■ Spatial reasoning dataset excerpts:
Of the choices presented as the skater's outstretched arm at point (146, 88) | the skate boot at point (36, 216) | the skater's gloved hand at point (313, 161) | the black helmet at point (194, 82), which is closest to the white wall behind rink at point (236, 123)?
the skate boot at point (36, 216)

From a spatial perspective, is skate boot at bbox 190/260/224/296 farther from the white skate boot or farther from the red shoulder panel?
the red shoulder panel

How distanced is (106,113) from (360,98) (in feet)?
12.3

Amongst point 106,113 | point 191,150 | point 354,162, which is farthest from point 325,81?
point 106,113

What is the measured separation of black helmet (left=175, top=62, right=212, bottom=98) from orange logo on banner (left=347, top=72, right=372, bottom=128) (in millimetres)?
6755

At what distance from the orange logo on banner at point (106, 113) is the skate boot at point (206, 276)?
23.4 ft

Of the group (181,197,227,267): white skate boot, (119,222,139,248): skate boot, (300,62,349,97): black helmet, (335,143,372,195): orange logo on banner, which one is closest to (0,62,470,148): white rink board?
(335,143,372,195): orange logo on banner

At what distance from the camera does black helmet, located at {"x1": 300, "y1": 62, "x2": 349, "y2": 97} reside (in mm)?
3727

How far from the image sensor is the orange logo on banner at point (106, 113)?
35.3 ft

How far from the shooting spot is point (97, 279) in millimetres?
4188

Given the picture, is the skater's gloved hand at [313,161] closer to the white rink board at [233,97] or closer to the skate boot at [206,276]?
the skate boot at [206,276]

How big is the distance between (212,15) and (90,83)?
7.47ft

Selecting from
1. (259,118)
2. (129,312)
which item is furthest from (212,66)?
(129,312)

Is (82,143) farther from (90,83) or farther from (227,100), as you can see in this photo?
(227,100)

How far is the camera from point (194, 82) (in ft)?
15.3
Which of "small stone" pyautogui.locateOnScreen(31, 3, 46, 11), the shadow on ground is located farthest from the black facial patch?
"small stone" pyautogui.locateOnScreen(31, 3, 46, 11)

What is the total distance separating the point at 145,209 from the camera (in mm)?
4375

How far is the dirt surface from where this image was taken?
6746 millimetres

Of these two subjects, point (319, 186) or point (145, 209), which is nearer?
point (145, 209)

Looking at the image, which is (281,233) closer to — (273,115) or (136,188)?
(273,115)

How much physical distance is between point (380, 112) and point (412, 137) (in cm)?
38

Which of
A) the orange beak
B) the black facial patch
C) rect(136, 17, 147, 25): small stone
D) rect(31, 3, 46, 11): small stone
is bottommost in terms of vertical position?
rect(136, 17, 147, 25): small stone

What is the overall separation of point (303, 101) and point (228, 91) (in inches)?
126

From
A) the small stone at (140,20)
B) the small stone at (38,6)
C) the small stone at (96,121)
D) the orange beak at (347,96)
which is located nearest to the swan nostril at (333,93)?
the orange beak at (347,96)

■ Given request:
Put the records from the line with "How much physical" through the end of the records into a two-column CSV with the columns text and answer, one row per record. Enclose each field in double quotes and replace any line breaks within a field with spaces.

■ Correct result:
text,answer
"How much physical distance is between point (380, 112) and point (412, 137) (in cm)?","38"
"Which of A) the orange beak B) the black facial patch C) rect(136, 17, 147, 25): small stone D) rect(31, 3, 46, 11): small stone is bottommost in terms of vertical position?","rect(136, 17, 147, 25): small stone"
"What is the overall separation of point (303, 101) and point (228, 91) (in inches)?","126"
"From A) the small stone at (140,20) B) the small stone at (38,6) C) the small stone at (96,121) D) the orange beak at (347,96) which is located nearest to the swan nostril at (333,93)?","the orange beak at (347,96)"